Un viaggio non proprio tranquillo
Lo Sting SC, nel torneo del 1984, è anche la squadra involontariamente protagonista di un viaggio ai limiti dell’incredibile, quasi surreale. E non solo perché venne inviata alla manifestazione in sostituzione della nazionale Americana, in quanto la Federazione non ebbe il tempo di organizzare una selezione (la Nazionale Americana sarebbe nata soltanto l’anno successivo). La formazione dello Sting SC, composta da giocatrici U19, in larga parte minorenni, come riporta sempre Thibault Rabeux, è costretta a munirsi di passaporto, visa e biglietti d’aereo, peraltro per Hong-Kong, dove sarebbero state raggiunte da un pullman messo a disposizione della Federazione Cinese. Dopo 19 ore di volo, partito da Dallas, giocatrici e staff attenderanno addirittura altri 120 minuti prima dell’arrivo del bus. La corriera trasporta la squadra verso l’aeroporto più vicino, con 45 minuti di viaggio nella campagna cinese.
E quando questo vagabondaggio interminabile sembra finalmente giunto a termine, la situazione peggiora ulteriormente. L’aereo incaricato di trasportare giocatrici e staff, oltre ad essere scalcinato, fatica a contenere i 40 membri. Il rumoroso mezzo di trasporto parte nel buio più totale, e dopo un’ora e mezza di viaggio, finisce in una zona di turbolenza, durante un temporale molto forte. La tempesta flagella ulteriormente l’aereo, con tanto di pioggia che si infiltra nel telaio e bagna la schiena delle giocatrici. Alla fine però, giunge a destinazione senza altri guai, e la squadra può finalmente raggiungere il proprio hotel. Sicuramente, una delle curiosità più grottesche dei primi Mondiali Femminili.

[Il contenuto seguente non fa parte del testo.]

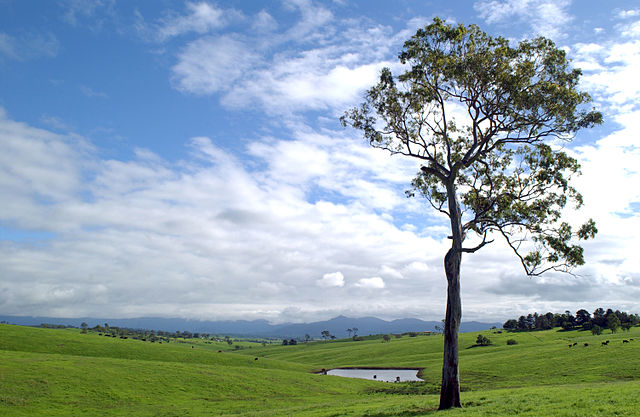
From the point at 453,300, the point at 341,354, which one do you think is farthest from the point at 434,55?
the point at 341,354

Mondiale 1988: l’edizione “pilota”
L’ultima curiosità dei Mondiali Femminili non ufficiali riguarda l’edizione 1988. La FIFA, per la prima volta, supervisiona una competizione per “tastare il terreno”. La Federazione Internazionale vuole valutare se esistano concrete possibilità di organizzare una Coppa del Mondo ufficiale, per capire se potesse essere una competizione aperta, interessante ed economicamente appagante. Al giorno d’oggi, possiamo dire sì. La Federazione Asiatica (AFC) sceglie la Cina come sede – esattamente come farà la FIFA tre anni più tardi – e la competizione può avere inizio. Al termine, i risultati sono più che soddisfacenti. 360mila spettatori totali negli stadi, con 45mila persone ad assistere alla cerimonia di apertura, 200 milioni di telespettatori, e soprattutto, nessun problema particolare di organizzazione, convincono la FIFA a prendere in carico il Mondiale del 1991. Il resto, è storia. Per la cronaca, il torneo lo vince la Norvegia, che si impone 1-0 sulla Svezia nella finale di Guanghzou. A decidere, la rete al 58′ di Linda Medalen, che sarà protagonista poi ai Mondiali ufficiali.